From the line that contains "kingdom: Animalia" down to the last line of the data below, transcribe every line exactly.

━━ PROVIDED RECORDS ━━

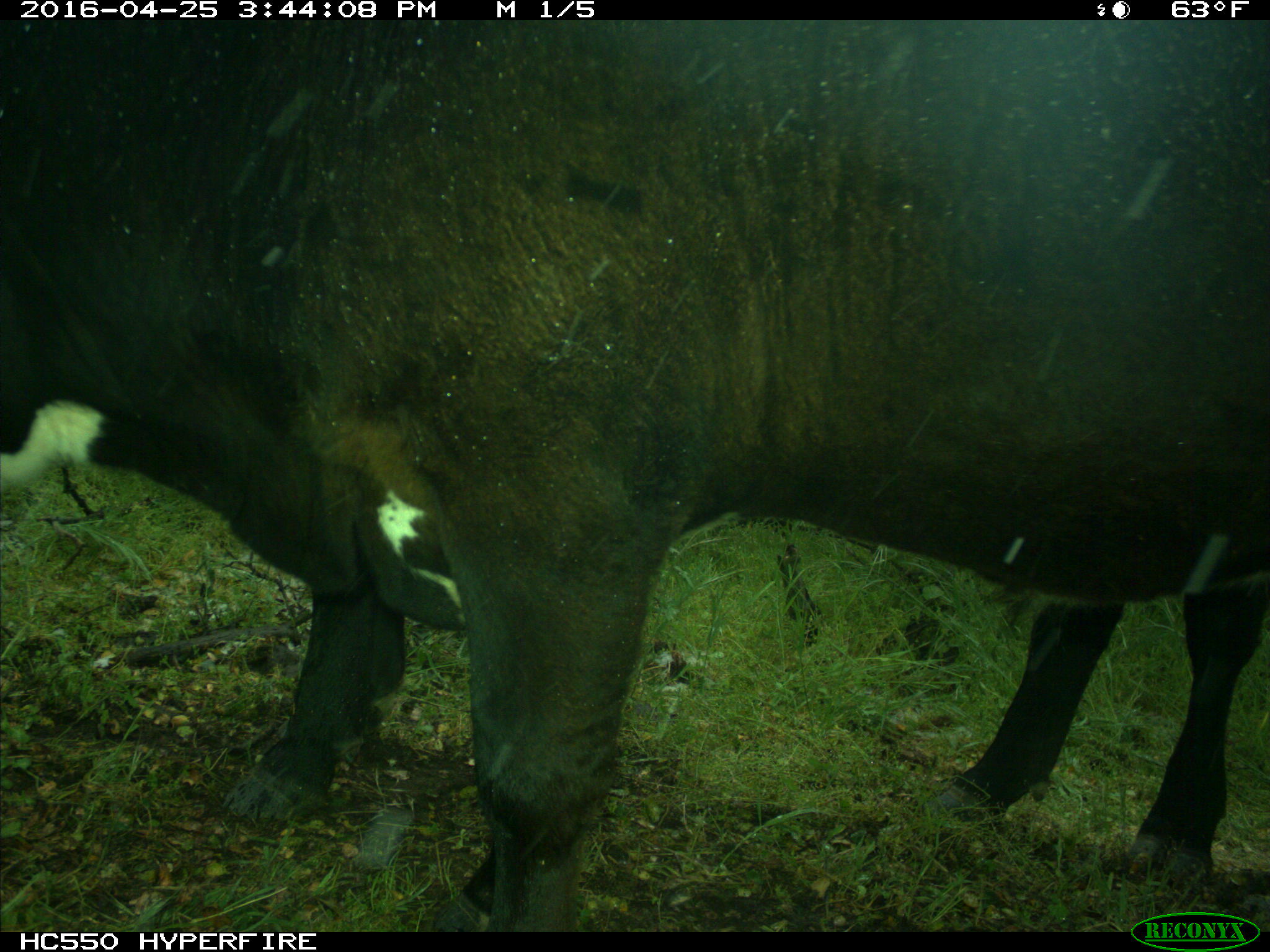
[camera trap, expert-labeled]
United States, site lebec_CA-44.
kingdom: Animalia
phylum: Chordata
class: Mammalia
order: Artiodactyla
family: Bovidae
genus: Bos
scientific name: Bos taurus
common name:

━━━

» ANSWER AREA
kingdom: Animalia
phylum: Chordata
class: Mammalia
order: Artiodactyla
family: Bovidae
genus: Bos
scientific name: Bos taurus
common name:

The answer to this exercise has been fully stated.